He's not afraid of hard work - even if it isn't in the top 5 on his favorite list. He's great to jump right in when there's a job to be done- particularly when he knows it is his responsibility, and complete it in a timely manner and with a positive attitude. That's the case even when there's something else he'd rather do.

He has an air of maturity about him that not many 17 year old guys have. Talking with him, even when I think he's full of hot air, I'm still almost always impressed with his thoughtful reasoning, carefully chosen words and most-of-the-time humility. As I told one of my friends the other day, it really isn't scary to think about him heading off to school next year because I know he is ready and I believe he wants to follow the Lord, do right and be the best he can be. Thus, it makes it easy to celebrate this milestone with him. It doesn't, however, make it any easier to imagine next year without having to chase him out of the bathroom so we can make it to school on time most mornings. I'm going to miss him. A lot.

One of the things I love most about Brendan is his smile. (I also love that his favorite color is green, just as it is mine, but that is a really superficial and inconsequential thing to love about someone!) Most of the time, when you look at this guy, he looks happy... content... at peace... calm... or even bemused by something known only to him. I love that he finds his siblings entertaining and fun to be around. I wasn't that kind of older sibling when I was his age, so I'm thinking he picked up that characteristic from his dad.
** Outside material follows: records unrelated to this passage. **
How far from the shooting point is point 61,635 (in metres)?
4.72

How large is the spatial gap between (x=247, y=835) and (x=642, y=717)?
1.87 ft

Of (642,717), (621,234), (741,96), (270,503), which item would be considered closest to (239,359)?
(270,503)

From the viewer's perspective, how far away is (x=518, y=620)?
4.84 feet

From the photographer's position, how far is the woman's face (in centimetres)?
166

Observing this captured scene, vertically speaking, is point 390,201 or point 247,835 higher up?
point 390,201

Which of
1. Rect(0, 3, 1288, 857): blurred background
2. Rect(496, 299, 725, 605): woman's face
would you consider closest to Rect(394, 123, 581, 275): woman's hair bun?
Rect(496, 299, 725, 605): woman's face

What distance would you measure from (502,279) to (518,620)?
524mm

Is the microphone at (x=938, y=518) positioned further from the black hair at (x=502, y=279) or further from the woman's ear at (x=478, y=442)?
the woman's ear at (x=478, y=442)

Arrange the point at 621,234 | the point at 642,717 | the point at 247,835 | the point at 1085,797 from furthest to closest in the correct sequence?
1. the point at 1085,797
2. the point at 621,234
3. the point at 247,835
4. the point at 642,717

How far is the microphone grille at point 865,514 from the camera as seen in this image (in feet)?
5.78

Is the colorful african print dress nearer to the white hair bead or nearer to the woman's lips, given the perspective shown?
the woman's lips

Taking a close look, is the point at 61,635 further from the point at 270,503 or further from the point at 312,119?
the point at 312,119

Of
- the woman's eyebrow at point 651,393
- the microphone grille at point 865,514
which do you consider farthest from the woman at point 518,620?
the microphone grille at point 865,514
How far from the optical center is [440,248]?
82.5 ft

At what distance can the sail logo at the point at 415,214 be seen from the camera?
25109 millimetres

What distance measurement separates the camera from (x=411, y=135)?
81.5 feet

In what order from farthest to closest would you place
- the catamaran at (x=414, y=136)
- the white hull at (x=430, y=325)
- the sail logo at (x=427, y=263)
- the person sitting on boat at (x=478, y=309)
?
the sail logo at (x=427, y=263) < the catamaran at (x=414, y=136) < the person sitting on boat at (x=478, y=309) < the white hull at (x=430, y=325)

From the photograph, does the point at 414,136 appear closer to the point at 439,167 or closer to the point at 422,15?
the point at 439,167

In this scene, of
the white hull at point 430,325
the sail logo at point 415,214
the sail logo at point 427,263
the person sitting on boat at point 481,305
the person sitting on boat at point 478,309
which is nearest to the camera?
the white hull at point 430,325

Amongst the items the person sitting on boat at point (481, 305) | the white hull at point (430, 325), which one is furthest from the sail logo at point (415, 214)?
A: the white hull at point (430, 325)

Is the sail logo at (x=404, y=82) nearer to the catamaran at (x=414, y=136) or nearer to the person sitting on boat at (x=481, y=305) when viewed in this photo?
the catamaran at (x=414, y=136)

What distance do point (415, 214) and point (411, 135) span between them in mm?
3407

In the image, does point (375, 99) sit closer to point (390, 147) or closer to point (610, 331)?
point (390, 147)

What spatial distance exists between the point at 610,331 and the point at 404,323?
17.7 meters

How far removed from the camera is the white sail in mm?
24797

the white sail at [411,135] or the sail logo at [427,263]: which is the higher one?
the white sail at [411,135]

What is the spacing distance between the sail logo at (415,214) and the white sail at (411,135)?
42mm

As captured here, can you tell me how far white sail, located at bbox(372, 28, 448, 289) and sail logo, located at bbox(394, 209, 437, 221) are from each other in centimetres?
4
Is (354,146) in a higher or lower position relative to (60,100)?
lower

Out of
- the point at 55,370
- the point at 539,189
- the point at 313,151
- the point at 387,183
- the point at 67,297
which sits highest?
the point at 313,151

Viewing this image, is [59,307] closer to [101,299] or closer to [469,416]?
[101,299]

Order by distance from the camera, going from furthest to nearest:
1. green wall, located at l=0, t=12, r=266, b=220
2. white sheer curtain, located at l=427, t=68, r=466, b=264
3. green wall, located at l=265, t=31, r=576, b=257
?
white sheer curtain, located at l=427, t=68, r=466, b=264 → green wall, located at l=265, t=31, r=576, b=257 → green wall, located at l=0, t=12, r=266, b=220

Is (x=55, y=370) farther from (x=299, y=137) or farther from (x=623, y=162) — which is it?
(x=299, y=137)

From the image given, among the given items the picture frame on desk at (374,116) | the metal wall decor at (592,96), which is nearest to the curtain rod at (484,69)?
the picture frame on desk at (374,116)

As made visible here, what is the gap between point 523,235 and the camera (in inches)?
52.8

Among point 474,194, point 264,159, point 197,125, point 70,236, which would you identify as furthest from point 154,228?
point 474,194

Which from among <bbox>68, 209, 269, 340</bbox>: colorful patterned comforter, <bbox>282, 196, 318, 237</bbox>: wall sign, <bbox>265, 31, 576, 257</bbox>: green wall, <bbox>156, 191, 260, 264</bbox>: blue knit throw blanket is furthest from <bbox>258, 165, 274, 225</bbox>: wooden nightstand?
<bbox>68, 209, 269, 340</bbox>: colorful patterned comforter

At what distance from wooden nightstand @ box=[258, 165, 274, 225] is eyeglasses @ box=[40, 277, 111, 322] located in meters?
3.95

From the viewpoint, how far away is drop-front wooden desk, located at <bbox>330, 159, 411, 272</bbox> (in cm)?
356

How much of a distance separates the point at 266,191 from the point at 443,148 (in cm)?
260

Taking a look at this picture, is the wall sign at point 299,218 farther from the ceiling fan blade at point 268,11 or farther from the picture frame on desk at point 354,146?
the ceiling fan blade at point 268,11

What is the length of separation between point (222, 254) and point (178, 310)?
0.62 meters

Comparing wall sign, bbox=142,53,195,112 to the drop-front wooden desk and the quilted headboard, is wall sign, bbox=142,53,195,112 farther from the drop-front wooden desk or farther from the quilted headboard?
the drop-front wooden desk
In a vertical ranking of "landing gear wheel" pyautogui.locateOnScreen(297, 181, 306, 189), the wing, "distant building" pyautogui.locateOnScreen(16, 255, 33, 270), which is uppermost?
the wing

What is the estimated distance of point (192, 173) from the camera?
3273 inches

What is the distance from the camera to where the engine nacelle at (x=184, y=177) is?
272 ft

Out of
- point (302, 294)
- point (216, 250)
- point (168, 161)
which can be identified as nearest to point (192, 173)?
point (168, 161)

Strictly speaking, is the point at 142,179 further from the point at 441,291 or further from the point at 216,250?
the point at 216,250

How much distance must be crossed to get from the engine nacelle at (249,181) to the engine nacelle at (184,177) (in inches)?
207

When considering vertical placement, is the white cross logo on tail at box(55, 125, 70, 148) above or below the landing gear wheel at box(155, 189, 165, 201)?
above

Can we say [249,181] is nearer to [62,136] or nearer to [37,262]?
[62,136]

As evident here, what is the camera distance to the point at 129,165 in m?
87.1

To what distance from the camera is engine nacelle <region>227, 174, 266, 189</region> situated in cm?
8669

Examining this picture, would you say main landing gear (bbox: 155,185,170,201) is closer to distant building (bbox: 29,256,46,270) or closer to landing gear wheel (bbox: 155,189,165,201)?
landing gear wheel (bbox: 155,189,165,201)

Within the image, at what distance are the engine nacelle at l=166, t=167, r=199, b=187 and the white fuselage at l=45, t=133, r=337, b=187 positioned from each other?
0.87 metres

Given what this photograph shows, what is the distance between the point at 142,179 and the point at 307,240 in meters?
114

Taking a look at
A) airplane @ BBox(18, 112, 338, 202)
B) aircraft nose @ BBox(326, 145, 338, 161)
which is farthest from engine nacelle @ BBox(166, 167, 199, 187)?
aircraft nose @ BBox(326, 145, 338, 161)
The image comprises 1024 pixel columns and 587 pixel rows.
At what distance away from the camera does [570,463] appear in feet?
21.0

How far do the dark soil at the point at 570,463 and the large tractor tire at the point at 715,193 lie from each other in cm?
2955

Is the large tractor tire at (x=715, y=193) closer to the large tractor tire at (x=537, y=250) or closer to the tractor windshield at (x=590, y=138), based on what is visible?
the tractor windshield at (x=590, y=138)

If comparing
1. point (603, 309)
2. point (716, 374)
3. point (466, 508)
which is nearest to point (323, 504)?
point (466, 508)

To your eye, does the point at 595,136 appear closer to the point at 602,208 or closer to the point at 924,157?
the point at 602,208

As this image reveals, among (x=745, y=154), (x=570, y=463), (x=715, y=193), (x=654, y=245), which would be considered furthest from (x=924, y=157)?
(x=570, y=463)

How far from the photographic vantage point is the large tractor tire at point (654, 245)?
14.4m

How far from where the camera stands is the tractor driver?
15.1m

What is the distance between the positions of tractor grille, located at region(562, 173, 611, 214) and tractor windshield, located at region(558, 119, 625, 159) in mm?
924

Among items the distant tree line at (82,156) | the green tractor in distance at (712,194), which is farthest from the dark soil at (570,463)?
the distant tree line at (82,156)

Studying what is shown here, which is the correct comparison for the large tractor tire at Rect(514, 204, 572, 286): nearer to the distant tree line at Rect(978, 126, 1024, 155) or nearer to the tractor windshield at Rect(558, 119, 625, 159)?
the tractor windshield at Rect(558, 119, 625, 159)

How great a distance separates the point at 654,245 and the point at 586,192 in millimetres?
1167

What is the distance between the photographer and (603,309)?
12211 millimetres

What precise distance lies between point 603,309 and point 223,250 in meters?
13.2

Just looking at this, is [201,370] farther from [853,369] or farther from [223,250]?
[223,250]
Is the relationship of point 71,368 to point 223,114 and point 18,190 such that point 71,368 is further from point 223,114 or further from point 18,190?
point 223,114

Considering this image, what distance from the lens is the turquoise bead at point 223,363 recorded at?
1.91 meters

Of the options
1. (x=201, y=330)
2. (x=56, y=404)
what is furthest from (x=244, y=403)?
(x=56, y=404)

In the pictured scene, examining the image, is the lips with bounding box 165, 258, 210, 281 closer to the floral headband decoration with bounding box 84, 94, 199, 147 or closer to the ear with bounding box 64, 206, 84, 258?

We often joke and say that Brendan inherited the best traits of each of us: he has my drive to be the best he can be without being so competitive; he has his daddy's skills with people and gentle spirit, generally without becoming complacent.

He's a mostly good student; my only complaint is that he likes to procrastinate and put things off until the last minute, barely pulling through when the pressure is on. He's convinced he works better that way and I have little space to discuss this issue and encourage him to do differently for I often do the same myself. I love that he loves to learn and that he is a self-motivated, probably forever student. That's why he's taught himself some Irish, how to play the recorder and several different types of folk flutes, lots about archery and falconry and is an aficionado of all things about the medieval British Isles. 

He's enjoyed volunteering at a local orphanage for the last many years as we've been in Niger... in fact, I think he's been going since he was old enough to start accompanying the group that goes every week. He seems to thoroughly enjoy the kids and they seem to appreciate him as well. I love to hear him rattling away in French with them. I know the leaders of that group depend on his French skills to communicate with the folks at the orphanage.

I also know he hasn't enjoyed teaching Sunday School at our church nearly as much - not that he didn't like the kids. He clearly felt the weight of the responsibility to teach others about Jesus, and he wanted to do the best he could. He impressed me week after week with the efforts he put into preparation. Our pastor's wife was very appreciative of his consistent faithfulness and continual effort to make sure each one of those kids had the opportunity to hear about Jesus and His love for them.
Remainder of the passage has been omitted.